** START Selected passage **

The calibrated answer is that higher revenue in year ten is clearly more likely than not, but 90% confidence is not warranted. The cautionary case is Forrester, the only same-model pure-play, whose contract value fell and whose revenue shrank about 20% over 2021-2025 once its subscription base cracked — a reminder that this model can go into reverse. Gartner enters the AI decade from a stronger position, with contract value still growing rather than contracting, so the central case is a modestly larger revenue base; the tail is a genuine, sustained substitution that the next several years of contract-value prints will reveal well before year ten.
Expressing the view
For an investor sizing how to hold this, the equity is deeply liquid — an S&P 500 constituent trading roughly $200 million a day, so even a 1% position clears in a handful of sessions. The obstacle to option-based expression is price, not access: 30-day realized volatility runs near 54%, with an average daily range close to 5%, elevated by the drawdown and the AI overhang. At that level, long-dated at-the-money implied volatility is likely in the 40s-to-50s, which makes both protective puts and outright call premium expensive relative to owning the shares. The corpus does not carry a live options chain, so precise implied volatility, open interest, and longest-dated strikes for the January 2027-2028 series should be taken from a real-time quote before acting; the direction — that convexity here is costly and the cleaner expression is the equity itself — is what the volatility data supports.
Source: 30-day realized volatility and average daily range derived from the daily price history through July 7, 2026; options-chain data not present in the corpus.
The evidence points to a price that already discounts permanent decline in a franchise whose cash flow is, so far, merely flat — so the asymmetry favors the owner who can wait for the contract-value series to settle the durability question. The main risk to that read is that 2026's step-down is the start of the erosion the price assumes, not a pause; the quarterly contract-value print is where that gets decided.

** END Selected passage **
** START Information supplied **

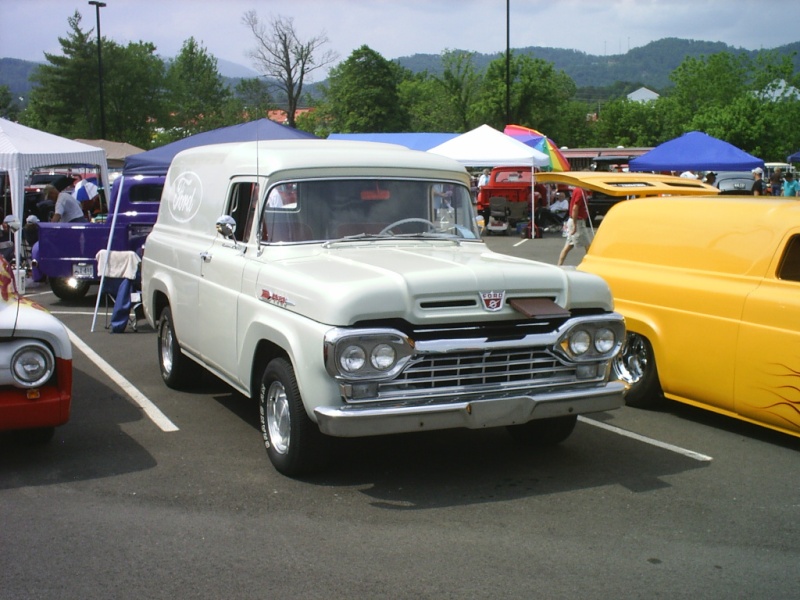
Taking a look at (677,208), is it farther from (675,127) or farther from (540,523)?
(675,127)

** END Information supplied **

What you will do >>
Retype the section of the Gartner analysis above, starting at "The evidence points" and ending at "that gets decided.", word for word.

Response to this exercise >>
The evidence points to a price that already discounts permanent decline in a franchise whose cash flow is, so far, merely flat — so the asymmetry favors the owner who can wait for the contract-value series to settle the durability question. The main risk to that read is that 2026's step-down is the start of the erosion the price assumes, not a pause; the quarterly contract-value print is where that gets decided.